→ **Written exercise**: Reproduce the lines of the records below word for word, starting at the line that contains "Looking at the scene" and ending at the line that contains "7234 millimetres", both included.

Entries drawn from a collection
# # # # #
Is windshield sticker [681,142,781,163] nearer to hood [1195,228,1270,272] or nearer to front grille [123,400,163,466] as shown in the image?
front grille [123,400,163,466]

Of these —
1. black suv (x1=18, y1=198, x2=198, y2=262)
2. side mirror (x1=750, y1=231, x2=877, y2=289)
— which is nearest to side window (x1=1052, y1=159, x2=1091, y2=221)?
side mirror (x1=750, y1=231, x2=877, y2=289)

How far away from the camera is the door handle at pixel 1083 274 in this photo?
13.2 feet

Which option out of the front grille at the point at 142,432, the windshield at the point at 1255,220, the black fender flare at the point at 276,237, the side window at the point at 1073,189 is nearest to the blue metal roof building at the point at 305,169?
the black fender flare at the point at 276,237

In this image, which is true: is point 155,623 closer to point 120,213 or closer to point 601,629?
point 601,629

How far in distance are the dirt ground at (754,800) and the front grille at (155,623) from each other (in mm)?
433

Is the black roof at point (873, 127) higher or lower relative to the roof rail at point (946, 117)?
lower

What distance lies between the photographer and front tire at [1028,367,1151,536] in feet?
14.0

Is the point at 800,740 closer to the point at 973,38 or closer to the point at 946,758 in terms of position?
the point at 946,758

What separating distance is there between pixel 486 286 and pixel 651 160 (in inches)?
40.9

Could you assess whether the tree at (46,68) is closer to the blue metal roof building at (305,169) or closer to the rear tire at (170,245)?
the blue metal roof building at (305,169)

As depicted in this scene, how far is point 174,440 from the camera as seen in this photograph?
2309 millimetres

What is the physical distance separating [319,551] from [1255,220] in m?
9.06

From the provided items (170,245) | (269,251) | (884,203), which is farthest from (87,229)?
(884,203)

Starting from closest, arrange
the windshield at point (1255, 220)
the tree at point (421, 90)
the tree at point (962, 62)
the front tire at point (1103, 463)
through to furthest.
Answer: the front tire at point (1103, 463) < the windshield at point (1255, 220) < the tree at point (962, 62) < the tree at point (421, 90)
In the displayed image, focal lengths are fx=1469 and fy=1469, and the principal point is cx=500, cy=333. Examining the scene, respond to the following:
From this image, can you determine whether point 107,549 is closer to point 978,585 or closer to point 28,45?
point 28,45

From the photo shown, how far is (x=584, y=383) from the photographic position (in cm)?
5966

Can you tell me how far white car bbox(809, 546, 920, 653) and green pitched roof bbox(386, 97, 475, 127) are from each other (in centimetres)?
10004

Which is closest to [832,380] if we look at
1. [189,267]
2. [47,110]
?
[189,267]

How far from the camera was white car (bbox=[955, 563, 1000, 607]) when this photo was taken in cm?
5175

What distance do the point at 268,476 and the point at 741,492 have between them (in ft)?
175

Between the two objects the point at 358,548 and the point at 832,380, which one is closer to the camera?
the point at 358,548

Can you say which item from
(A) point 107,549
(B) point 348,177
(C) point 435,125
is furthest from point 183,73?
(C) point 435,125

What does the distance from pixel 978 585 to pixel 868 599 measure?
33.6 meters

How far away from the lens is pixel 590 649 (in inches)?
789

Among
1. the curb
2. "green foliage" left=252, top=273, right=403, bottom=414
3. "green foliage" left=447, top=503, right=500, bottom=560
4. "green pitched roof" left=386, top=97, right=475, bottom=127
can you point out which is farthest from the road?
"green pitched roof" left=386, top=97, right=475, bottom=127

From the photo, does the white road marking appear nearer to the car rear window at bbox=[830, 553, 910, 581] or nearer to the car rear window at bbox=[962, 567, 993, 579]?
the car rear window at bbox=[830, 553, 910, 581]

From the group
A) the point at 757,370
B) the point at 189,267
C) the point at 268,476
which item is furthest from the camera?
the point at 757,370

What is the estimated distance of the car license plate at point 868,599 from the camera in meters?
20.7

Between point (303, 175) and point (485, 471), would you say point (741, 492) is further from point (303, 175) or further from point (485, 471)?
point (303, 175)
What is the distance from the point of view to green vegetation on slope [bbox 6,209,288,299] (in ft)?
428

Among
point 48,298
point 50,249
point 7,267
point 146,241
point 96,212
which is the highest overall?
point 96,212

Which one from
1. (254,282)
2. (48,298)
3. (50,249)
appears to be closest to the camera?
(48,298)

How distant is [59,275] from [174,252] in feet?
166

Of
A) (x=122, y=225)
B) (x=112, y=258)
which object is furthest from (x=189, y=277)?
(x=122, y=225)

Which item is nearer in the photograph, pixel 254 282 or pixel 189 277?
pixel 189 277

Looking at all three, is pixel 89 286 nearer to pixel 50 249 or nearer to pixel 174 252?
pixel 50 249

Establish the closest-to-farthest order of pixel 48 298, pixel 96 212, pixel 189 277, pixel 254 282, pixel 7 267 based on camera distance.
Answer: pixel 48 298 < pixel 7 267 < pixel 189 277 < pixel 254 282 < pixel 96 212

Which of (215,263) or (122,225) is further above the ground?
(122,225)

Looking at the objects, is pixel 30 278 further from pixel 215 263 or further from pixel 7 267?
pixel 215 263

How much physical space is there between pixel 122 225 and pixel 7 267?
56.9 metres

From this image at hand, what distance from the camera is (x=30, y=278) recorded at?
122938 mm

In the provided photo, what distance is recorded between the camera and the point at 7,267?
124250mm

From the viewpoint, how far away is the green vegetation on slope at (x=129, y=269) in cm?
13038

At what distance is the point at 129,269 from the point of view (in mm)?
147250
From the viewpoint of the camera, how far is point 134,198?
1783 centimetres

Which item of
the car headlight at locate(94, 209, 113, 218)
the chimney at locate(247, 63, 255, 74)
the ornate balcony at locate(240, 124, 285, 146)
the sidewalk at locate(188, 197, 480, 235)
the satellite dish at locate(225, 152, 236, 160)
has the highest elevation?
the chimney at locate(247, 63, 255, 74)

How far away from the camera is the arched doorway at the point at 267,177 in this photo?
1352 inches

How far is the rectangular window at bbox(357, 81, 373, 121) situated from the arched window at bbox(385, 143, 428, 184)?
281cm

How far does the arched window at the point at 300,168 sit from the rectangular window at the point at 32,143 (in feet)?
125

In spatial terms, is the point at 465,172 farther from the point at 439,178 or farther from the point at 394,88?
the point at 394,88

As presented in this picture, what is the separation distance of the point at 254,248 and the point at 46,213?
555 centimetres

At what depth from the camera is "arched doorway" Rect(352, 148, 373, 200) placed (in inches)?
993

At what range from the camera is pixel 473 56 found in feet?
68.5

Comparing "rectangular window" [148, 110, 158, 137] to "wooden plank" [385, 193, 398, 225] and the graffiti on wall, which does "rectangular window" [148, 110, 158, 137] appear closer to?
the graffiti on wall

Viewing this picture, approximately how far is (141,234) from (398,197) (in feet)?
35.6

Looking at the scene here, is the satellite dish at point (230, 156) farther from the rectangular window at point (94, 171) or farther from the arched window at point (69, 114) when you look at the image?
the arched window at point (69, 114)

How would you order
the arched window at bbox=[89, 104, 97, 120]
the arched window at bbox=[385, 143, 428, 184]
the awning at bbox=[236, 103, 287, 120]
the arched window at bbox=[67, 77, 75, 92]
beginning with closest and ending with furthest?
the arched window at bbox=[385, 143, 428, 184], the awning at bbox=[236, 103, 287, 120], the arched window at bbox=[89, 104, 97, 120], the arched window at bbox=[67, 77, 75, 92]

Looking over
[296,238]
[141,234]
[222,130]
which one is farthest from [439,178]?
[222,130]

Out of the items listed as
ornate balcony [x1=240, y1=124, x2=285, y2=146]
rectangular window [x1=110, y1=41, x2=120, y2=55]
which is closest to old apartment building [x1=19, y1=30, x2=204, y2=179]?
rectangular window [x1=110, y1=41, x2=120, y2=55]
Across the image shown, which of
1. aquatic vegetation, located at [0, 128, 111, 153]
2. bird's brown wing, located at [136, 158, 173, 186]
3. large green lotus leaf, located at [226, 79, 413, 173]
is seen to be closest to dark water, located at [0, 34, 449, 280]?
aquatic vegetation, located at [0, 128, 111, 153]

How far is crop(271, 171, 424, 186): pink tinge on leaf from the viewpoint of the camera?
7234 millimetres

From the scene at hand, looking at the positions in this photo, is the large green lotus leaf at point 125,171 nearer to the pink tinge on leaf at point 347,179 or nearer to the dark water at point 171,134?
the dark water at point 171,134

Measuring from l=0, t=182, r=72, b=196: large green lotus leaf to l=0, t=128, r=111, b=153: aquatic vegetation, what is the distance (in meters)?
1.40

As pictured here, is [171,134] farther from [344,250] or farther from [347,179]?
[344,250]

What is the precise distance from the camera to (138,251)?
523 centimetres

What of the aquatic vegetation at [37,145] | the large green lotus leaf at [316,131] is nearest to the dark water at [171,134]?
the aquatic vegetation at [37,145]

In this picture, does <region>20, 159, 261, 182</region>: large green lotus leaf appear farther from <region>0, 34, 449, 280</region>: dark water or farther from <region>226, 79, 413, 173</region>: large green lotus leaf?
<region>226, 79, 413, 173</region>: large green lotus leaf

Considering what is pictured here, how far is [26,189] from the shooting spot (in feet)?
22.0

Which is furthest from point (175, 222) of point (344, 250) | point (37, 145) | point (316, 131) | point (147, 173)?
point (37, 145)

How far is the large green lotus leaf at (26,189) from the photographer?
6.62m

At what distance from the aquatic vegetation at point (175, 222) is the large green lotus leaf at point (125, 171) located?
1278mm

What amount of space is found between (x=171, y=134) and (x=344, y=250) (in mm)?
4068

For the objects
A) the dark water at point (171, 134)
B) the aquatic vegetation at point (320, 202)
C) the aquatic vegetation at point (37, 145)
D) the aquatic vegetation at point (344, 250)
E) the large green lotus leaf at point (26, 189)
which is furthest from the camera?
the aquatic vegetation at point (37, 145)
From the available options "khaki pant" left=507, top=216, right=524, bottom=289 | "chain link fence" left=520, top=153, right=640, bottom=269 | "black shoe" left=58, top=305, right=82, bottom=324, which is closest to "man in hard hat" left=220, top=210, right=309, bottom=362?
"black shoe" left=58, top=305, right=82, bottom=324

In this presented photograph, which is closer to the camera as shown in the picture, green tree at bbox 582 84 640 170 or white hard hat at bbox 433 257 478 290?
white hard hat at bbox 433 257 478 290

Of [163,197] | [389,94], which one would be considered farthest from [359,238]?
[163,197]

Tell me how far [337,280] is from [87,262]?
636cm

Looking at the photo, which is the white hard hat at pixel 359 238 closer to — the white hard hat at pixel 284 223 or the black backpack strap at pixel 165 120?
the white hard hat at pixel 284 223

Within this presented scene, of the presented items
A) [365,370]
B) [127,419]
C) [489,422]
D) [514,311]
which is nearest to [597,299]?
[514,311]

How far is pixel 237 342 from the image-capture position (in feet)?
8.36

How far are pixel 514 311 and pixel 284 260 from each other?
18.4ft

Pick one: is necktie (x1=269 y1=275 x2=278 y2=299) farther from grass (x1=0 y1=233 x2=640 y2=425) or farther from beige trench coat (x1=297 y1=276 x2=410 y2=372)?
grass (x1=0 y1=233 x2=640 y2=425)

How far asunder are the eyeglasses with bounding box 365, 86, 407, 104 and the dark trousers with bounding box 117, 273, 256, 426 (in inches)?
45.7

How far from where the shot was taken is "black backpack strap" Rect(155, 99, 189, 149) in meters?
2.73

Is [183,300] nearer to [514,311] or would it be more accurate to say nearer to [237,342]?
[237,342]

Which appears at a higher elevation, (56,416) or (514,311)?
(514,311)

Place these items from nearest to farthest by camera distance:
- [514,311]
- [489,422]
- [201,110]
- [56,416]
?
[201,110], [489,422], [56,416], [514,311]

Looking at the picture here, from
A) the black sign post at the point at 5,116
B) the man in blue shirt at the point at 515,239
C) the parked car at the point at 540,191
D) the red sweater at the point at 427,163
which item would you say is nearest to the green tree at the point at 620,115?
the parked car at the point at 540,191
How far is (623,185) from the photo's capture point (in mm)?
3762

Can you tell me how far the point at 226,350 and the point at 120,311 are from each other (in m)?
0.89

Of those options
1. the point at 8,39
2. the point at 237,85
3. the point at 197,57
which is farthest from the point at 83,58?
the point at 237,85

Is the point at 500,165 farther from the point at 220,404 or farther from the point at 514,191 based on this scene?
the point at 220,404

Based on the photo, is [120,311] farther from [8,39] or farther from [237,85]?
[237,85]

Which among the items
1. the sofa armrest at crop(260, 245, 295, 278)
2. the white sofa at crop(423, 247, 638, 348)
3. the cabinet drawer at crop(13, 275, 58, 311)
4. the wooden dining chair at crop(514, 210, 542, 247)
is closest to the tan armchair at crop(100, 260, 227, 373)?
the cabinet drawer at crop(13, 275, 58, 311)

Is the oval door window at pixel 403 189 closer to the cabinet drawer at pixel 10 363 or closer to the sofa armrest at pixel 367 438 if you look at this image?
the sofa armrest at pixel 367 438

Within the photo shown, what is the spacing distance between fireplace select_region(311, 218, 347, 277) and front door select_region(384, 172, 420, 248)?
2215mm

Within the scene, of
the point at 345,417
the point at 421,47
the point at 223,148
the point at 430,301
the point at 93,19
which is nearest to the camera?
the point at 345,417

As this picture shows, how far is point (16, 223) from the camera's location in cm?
# # # # #
→ **Expected answer**:
Looking at the scene here, is the satellite dish at point (230, 156) farther from the rectangular window at point (94, 171) or farther from the arched window at point (69, 114) when you look at the image?
the arched window at point (69, 114)

How would you order
the arched window at bbox=[89, 104, 97, 120]
the arched window at bbox=[385, 143, 428, 184]
the awning at bbox=[236, 103, 287, 120]
the arched window at bbox=[67, 77, 75, 92]
beginning with closest and ending with furthest?
the arched window at bbox=[385, 143, 428, 184], the awning at bbox=[236, 103, 287, 120], the arched window at bbox=[89, 104, 97, 120], the arched window at bbox=[67, 77, 75, 92]

Looking over
[296,238]
[141,234]
[222,130]
which one is farthest from [439,178]?
[222,130]

Out of the items listed as
ornate balcony [x1=240, y1=124, x2=285, y2=146]
rectangular window [x1=110, y1=41, x2=120, y2=55]
which is closest to old apartment building [x1=19, y1=30, x2=204, y2=179]?
rectangular window [x1=110, y1=41, x2=120, y2=55]
Across the image shown, which of
1. aquatic vegetation, located at [0, 128, 111, 153]
2. bird's brown wing, located at [136, 158, 173, 186]
3. large green lotus leaf, located at [226, 79, 413, 173]
is seen to be closest to dark water, located at [0, 34, 449, 280]?
aquatic vegetation, located at [0, 128, 111, 153]

How far is crop(271, 171, 424, 186): pink tinge on leaf from the viewpoint of the camera?
7234 millimetres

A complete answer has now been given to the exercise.